The first blogs I remember seeing were Towleroad and Page Six Six Six aka Perez Hilton, and I didn't even totally grasp how to read them at first. Visually, it was confusing. Content-wise, I of course cottoned to Towleroad, but Perez made me queasy — how were so many typos okay? (How are so many typos okay to this day for TMZ?)
I can still remember the joy I felt when I figured out how to post, how to upload an image and how to embed a video. I remember every time a post blew up, bringing in hits and new readers. I remember the longtime commenters, the trolls, the (not-exaggerating) stalkers, the anti-gay gays, the friends I met in person after they discovered my blog, the spam and the never-ending (and validating!) pitches and free tickets and photographers' snaps of half- or all-naked male models that I was sent and told to use at my discretion.

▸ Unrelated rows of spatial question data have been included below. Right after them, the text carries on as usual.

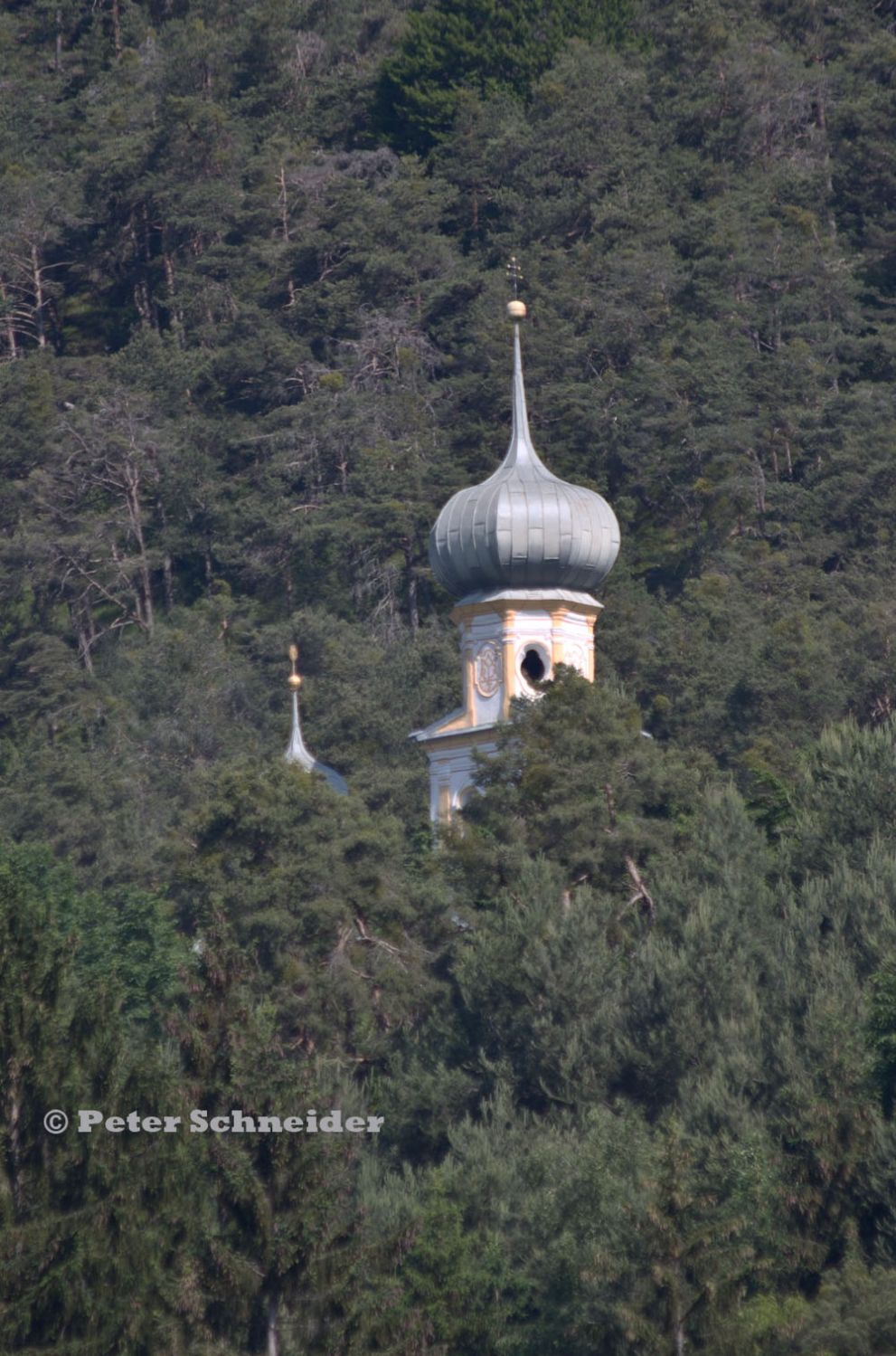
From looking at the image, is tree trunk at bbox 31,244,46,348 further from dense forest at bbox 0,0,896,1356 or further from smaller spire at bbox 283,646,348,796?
smaller spire at bbox 283,646,348,796

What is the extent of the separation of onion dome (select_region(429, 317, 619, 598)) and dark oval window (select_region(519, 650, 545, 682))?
93 cm

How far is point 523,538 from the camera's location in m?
45.3

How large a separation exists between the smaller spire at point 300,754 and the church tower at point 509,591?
177cm

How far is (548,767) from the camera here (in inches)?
1639

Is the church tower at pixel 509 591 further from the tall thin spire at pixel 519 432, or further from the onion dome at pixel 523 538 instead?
the tall thin spire at pixel 519 432

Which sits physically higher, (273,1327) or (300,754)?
(300,754)

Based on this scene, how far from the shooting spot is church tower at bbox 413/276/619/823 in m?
44.4

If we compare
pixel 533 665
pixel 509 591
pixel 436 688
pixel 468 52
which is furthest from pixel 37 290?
pixel 533 665

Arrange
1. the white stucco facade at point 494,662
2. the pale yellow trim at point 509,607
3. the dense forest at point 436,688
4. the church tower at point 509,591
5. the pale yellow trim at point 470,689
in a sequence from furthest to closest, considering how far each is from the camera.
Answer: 1. the pale yellow trim at point 509,607
2. the pale yellow trim at point 470,689
3. the church tower at point 509,591
4. the white stucco facade at point 494,662
5. the dense forest at point 436,688

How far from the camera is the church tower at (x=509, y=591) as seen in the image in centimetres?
4438

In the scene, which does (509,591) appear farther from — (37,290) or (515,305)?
(37,290)

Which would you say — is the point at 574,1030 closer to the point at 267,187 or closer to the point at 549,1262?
the point at 549,1262

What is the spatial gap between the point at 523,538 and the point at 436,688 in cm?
705

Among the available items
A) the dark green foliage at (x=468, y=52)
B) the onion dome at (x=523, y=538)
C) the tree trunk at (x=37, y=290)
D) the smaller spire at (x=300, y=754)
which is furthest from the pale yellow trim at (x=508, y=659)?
the dark green foliage at (x=468, y=52)
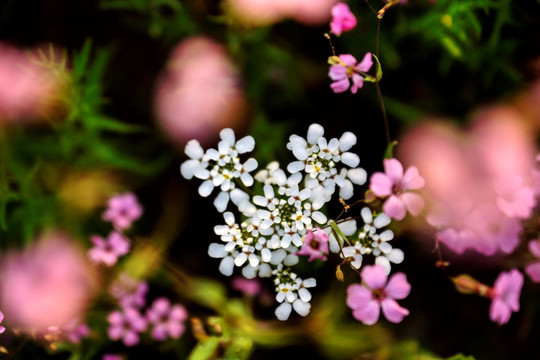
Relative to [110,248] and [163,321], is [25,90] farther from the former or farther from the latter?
[163,321]

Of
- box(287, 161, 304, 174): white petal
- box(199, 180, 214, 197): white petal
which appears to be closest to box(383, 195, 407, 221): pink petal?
box(287, 161, 304, 174): white petal

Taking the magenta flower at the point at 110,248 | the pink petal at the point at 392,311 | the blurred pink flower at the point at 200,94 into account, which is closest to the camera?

I've used it to show off my humor (both high and low), to flaunt my obsessions, to reality-test my sexual diversions and perversions, to laud the art I love, to lash out against the enemies of gay people and to broadcast my admiration for Madonna. Unfortunately, I've also had to spend time debating a long list of pathetically time-worn topics, everything from what free speech is, whether gay people should be expected to be liberal, why people who do not identify as racists can still do racist things, why it's okay to take photographs of people in public without their permission, why flamboyant gay people are not why homophobes hate us and many more. It gets exhausting, and I think it's a microcosm of why people get very concerned about their lawns as they age — they're sick and tired of engaging in the same debates over and over with new cycles of citizens.
I've used my blog to help me gather Kickstarter funds for my Encyclopedia Madonnica: 20th Anniversary Edition, and I will also shortly be announcing how to order my next book, MLVC60. It was very helpful in raising money for Boy Culture: The Series (which is shot and will soon be edited).
In spite of all these things, positive and negative, the blog has faced and continues to face some serious existential challenges. I was once part of a blogging network, earning a small but worthwhile amount of money each month from Google and other ads. Because I've always kept things on the verge of racy, this led to my expulsion from that network, and to a ridiculously unfair banning by Google AdSense that was, in part, the fault of my not being forwarded the exact image Google objected to, resulting in the image staying up for over a year. By the time I'd removed it, Google AdSense had apparently lifetime-banned me — and there is no way to get any representative to explain why or to offer any insight as to whether making changes could lead to my being welcomed back. Losing that sum of money every month year after year has been a drain, and it doesn't help that I still encounter people who earnestly believe this blog is my day job and primary means of support.